You upgraded the whole sector at the beginning of the year and you saw this coming and that got played out in the stocks as well. So many of these midcap IT names have rallied pretty hard since the beginning of the year. Many of them from a valuation point of view have become a little expensive compared to the largecap names. How are you positioned in the largecaps and the midcaps and is there valuation concern especially in the midcap IT names right now?
I would say that yes, we have been positive on both largecaps and midcaps. I think the big difference between the two was that, midcaps were growing at a much faster rate; they have double digit revenue growth, margins are actually now potentially and going forward will be helped by rupee depreciation. So your margins have a cushion and if growth comes in your margins, get that additional cushion as well.
Was that something you found out in the commentary as well in Q4 for most of the midcap IT names?
I think the commentary has been extremely positive. None of the companies that we are talking is not talking about any potential impediments to grow at least in the near term. One obviously has to keep monitoring this, because it all depends eventually on customers. Midcaps do have a higher concentration with the few clients. So if something goes wrong with a few of these customers, obviously, it kind of percolates down much more quickly for a midcap than for a largecap.
Has that led to a bit of change in the model of your earnings expectations and FY19 for midcap IT names because I believe the largecap names like TCS, Infosys has delivered as to what they have said but the larger risk comes in the midcap and smallcap when it comes to earnings, has that been priced in that good commentary will be seen in terms of the numbers of FY19 for midcap IT?
I would put it this way. Companies that are delivering growth, both on revenue and on earnings, better than expectations are basically trading at premium multiples. That is what has happened for midcaps. They have been doing much better than the largercaps and as a result of that, the market has rewarded them with a better multiple. Is it getting to a stage where it is becoming unsustainable? I would say that maybe, we are not there yet and the reason why I say that is, because in our models today, our earnings are basically building in a rupee at 65 to a dollar, you build that in, automatically earnings go up.

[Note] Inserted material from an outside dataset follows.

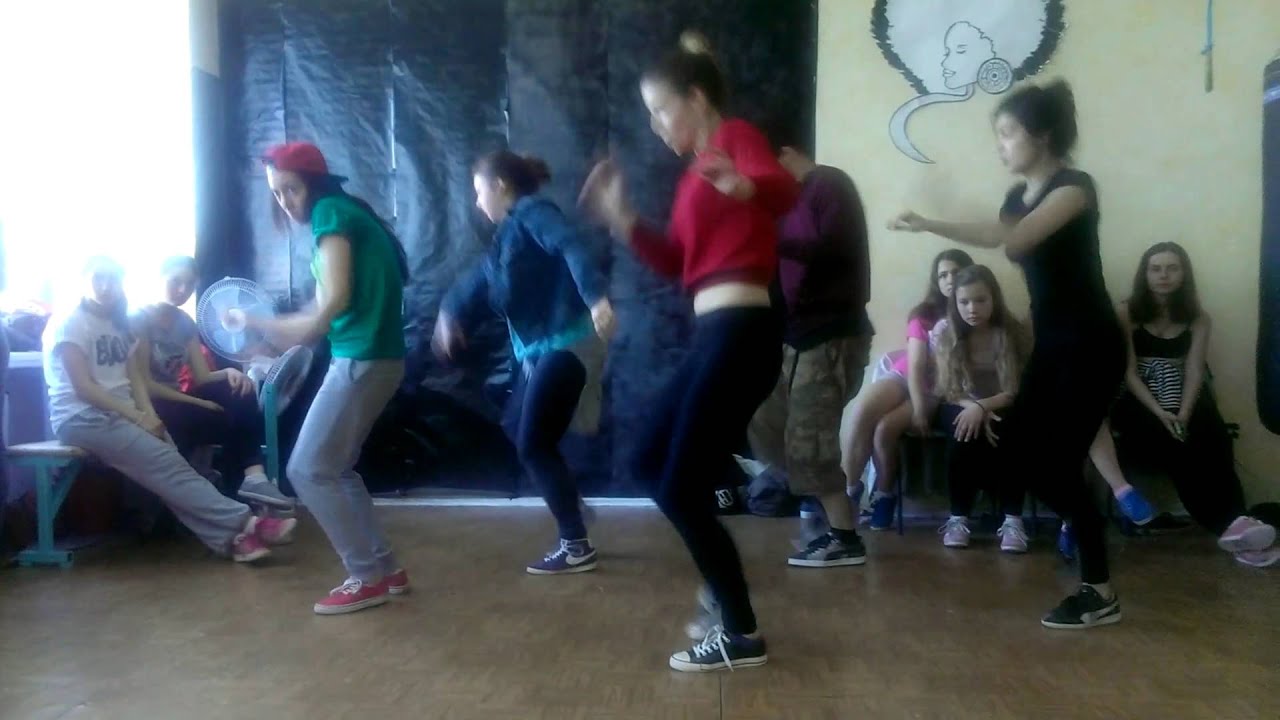 Gage - Throat Raw Dancehall by Jane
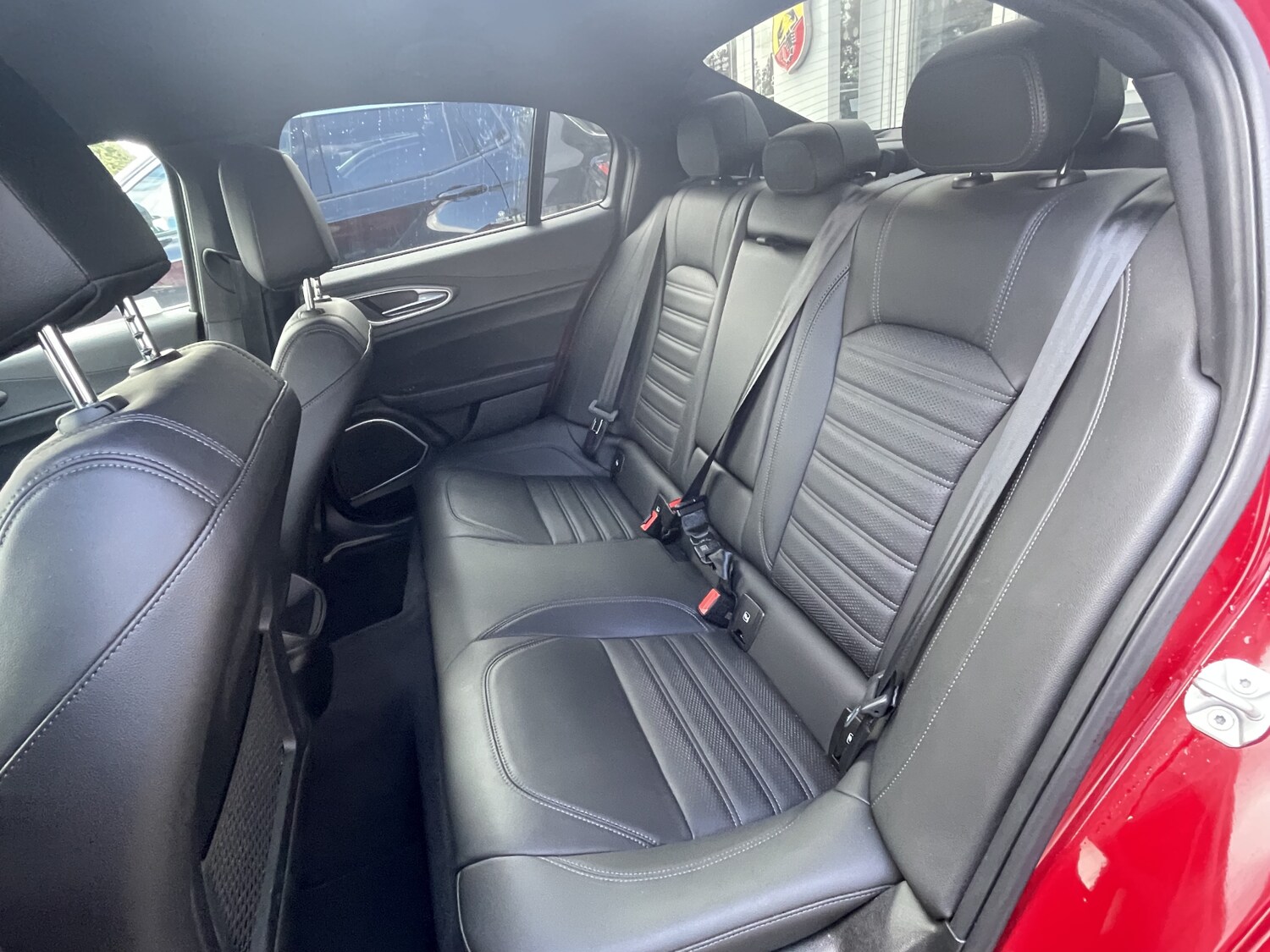 Used Alfa Romeo Giulia 2022 for sale - 75959682: Photo 20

Like a one percent change in the rupee adds about 20-30 bps to margins and here, we are talking about the rupee depreciation of almost close to 2-3%. So, I think that is a big change that can still come into earnings and with the commentary that we are hearing from the midcaps, we are still talking about strong growth that can be expected in fiscal 2019, but having said that there are select largecap stocks as well which looked very interesting at this point in time. They obviously benefit from the fact that they are less dependent on just a few customers and if their growth were to inflect, I think it can result in better re-rating in price-earnings multiples.